** EXERCISE DIRECTIONS **
An exact transcript is required of the lines below, from the one containing "Recambio de apoyabrazos" through the very last; leave every picture out of it.

** PROVIDED DATA **
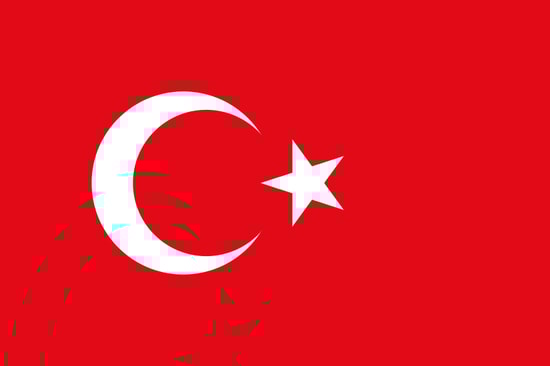 Tr Flag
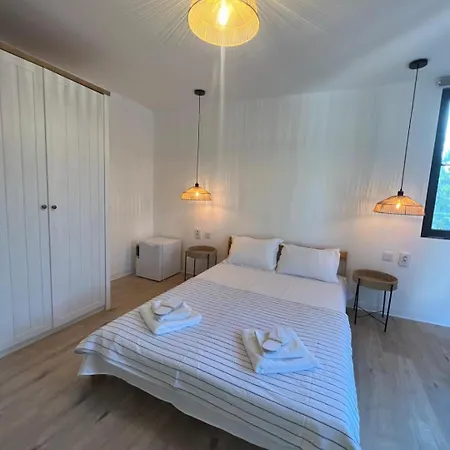 Guest house Vila Argoe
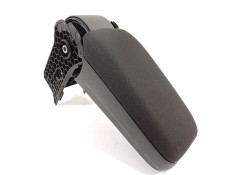 Recambio de apoyabrazos central para skoda fabia active referencia OEM IAM 6V0864207  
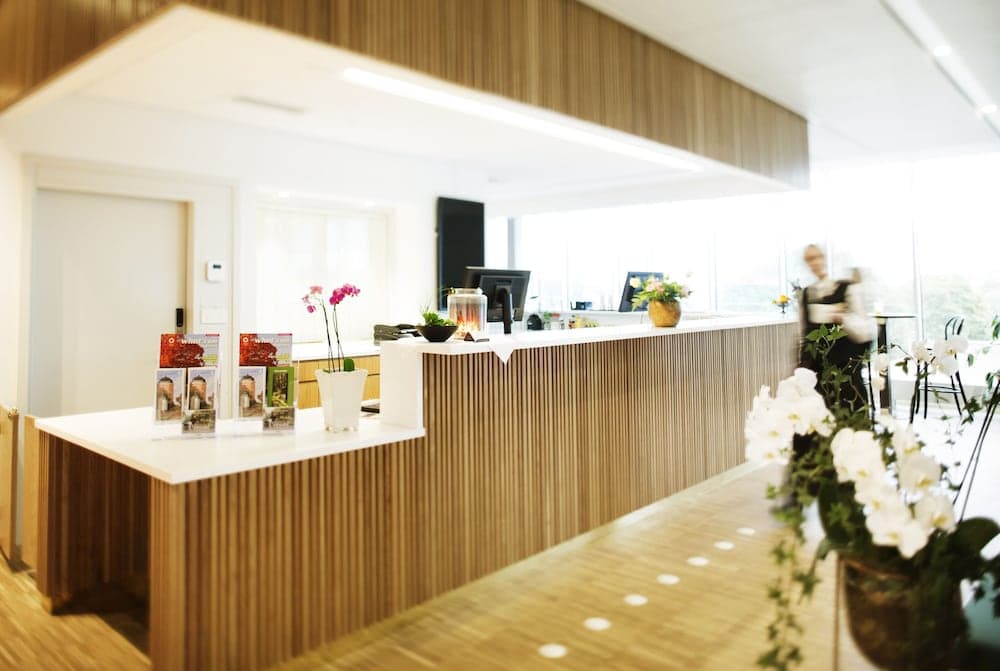Photograph supplied for Hotel von Kraemer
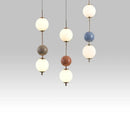 Axya Modern LED Pendant Light for Home Decor and Lighting Solution
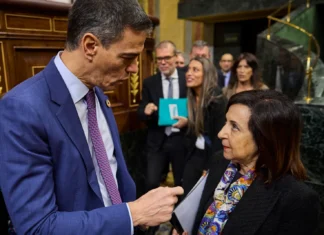 Španija zatvorila nebo za Ameriku: Nijedna baza, ni jedan avion, ni jedan metar neba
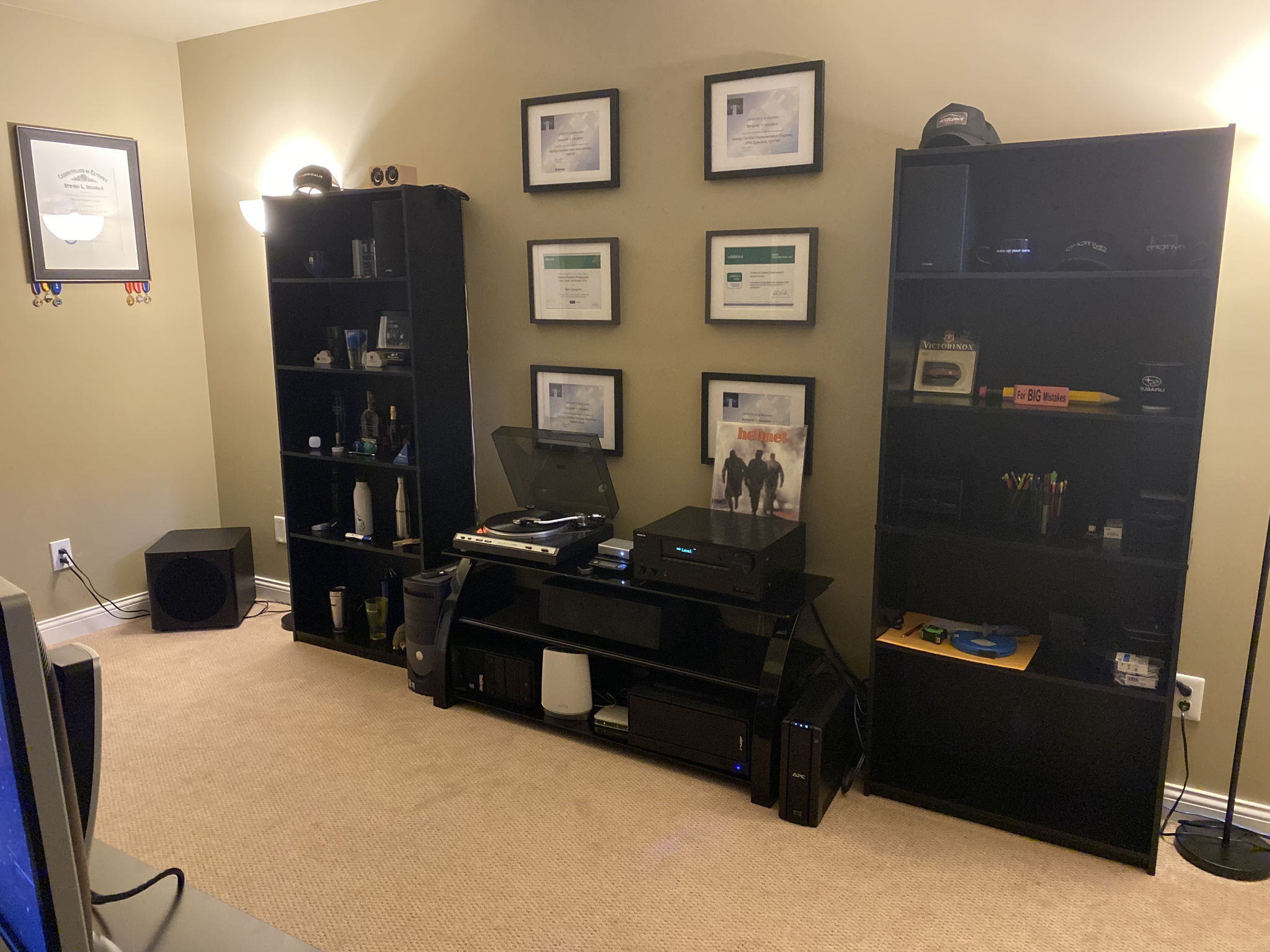 Office System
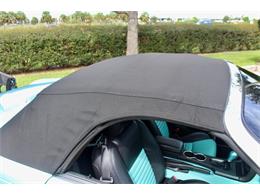 2002 Ford Thunderbird (CC-2115730) for sale in Sarasota, Florida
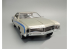 AMT maquette voiture 1439 1966 Buick Riviera GS 1/25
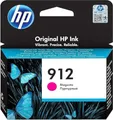Produktbild: HP Nr.912 Tinte MG 3YL78AE Tinte Magenta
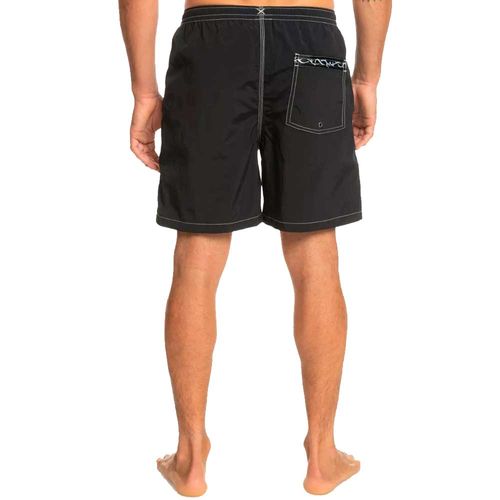 SHORT QUIKSILVER SATURN VOLLEY 17NB
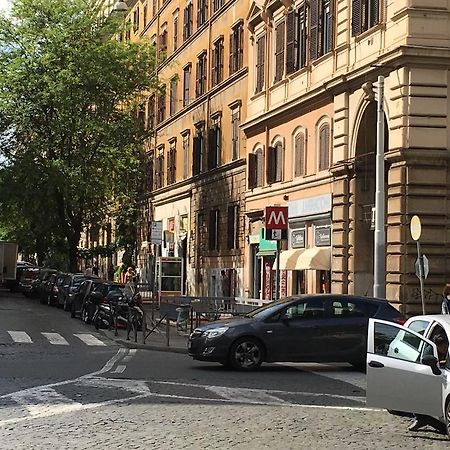Felikshouse Apartamento Roma Exterior foto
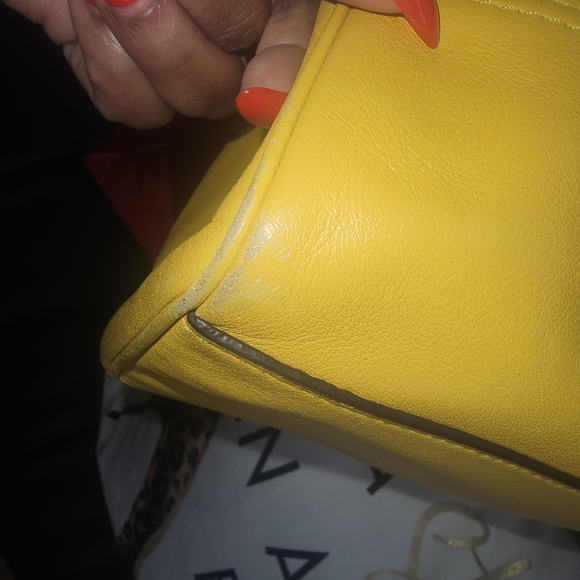 Coach bag - Picture 6 of 12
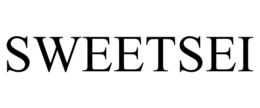 SWEETSEI trademark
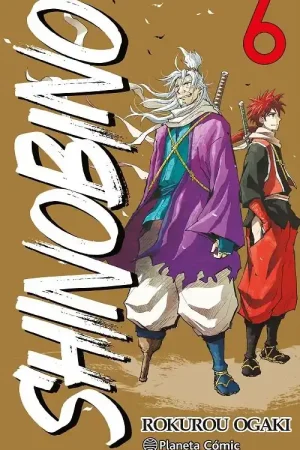 Bestseller SHINO BI NO 06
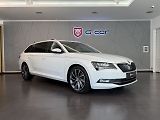 Škoda Superb kombi 2.0TDI 140kW 4x4 L&K - náhled 1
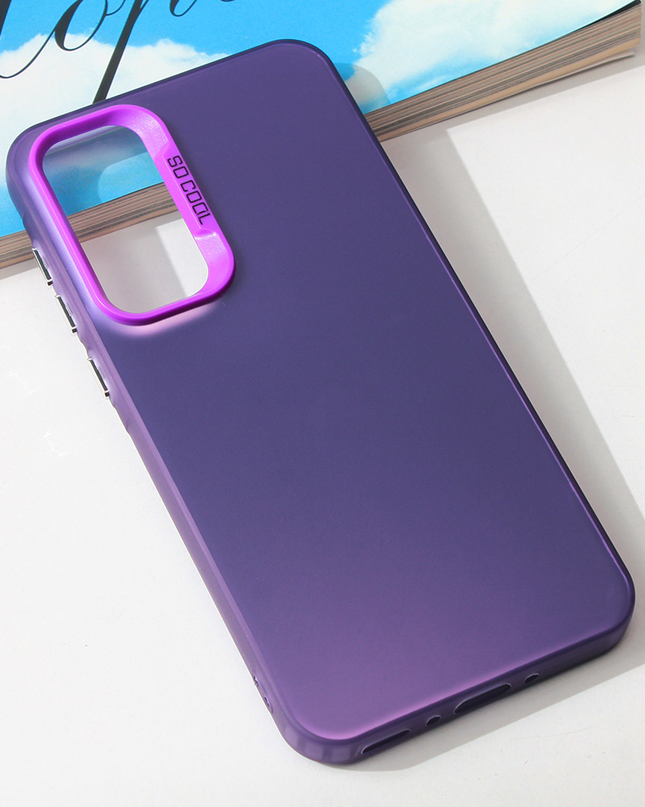 Torbica Clear za Samsung A356B Galaxy A35 5G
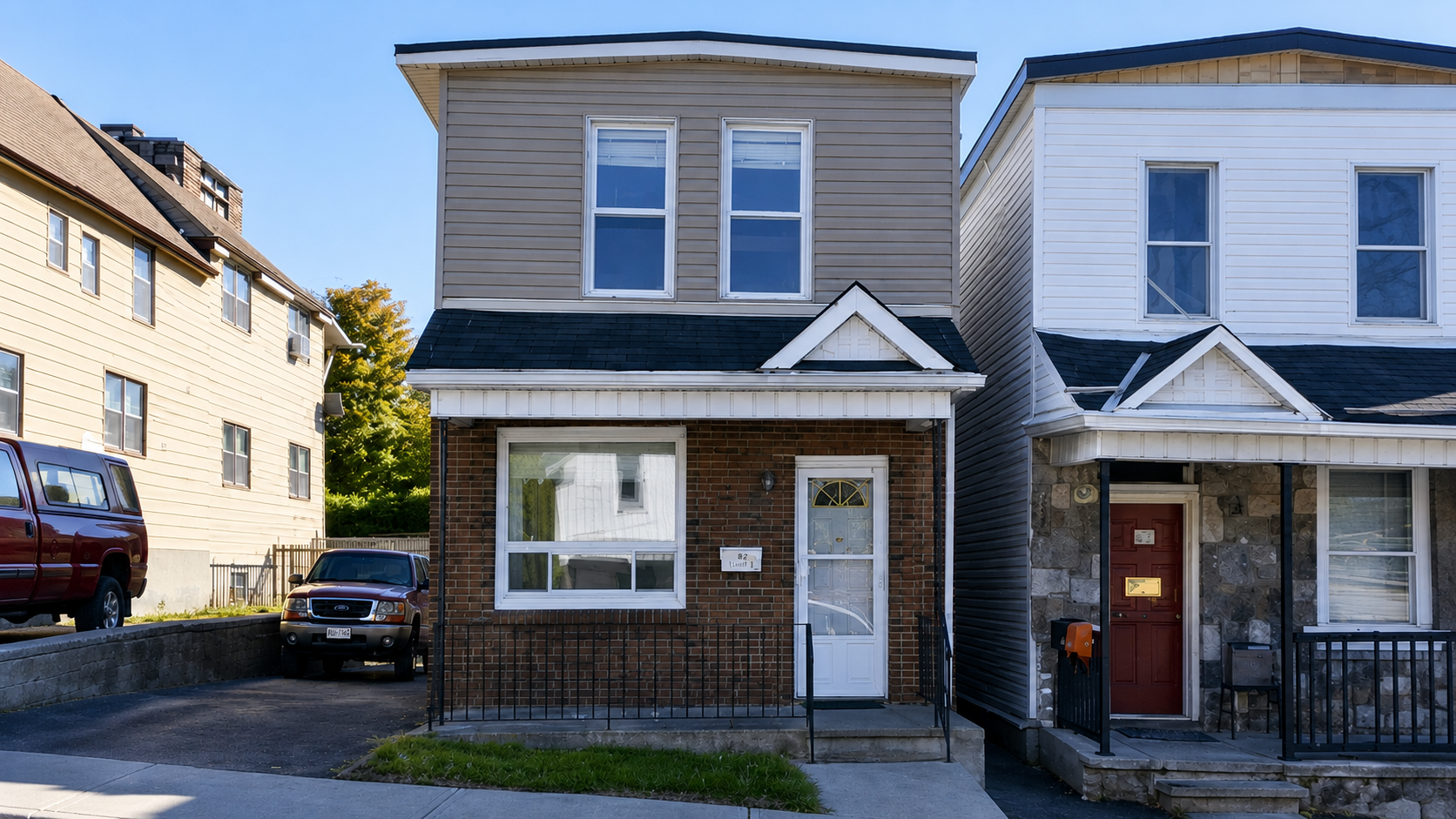 1-82 Poplar Street, Ottawa, ON, K1R 6V4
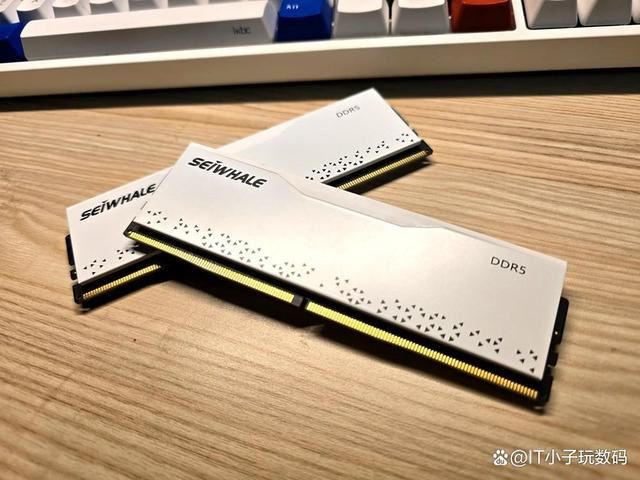 我的首款DDR5装机内存! 枭鲸审判者DDR5内存 5600 32G内存超频测评 第36张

** ANSWER FOR THE TASK **
 Recambio de apoyabrazos central para skoda fabia active referencia OEM IAM 6V0864207  
Photograph supplied for Hotel von Kraemer
 Axya Modern LED Pendant Light for Home Decor and Lighting Solution
 Španija zatvorila nebo za Ameriku: Nijedna baza, ni jedan avion, ni jedan metar neba
 Office System
 2002 Ford Thunderbird (CC-2115730) for sale in Sarasota, Florida
 AMT maquette voiture 1439 1966 Buick Riviera GS 1/25
Produktbild: HP Nr.912 Tinte MG 3YL78AE Tinte Magenta
 SHORT QUIKSILVER SATURN VOLLEY 17NB
Felikshouse Apartamento Roma Exterior foto
 Coach bag - Picture 6 of 12
 SWEETSEI trademark
 Bestseller SHINO BI NO 06
 Škoda Superb kombi 2.0TDI 140kW 4x4 L&K - náhled 1
 Torbica Clear za Samsung A356B Galaxy A35 5G
 1-82 Poplar Street, Ottawa, ON, K1R 6V4
 我的首款DDR5装机内存! 枭鲸审判者DDR5内存 5600 32G内存超频测评 第36张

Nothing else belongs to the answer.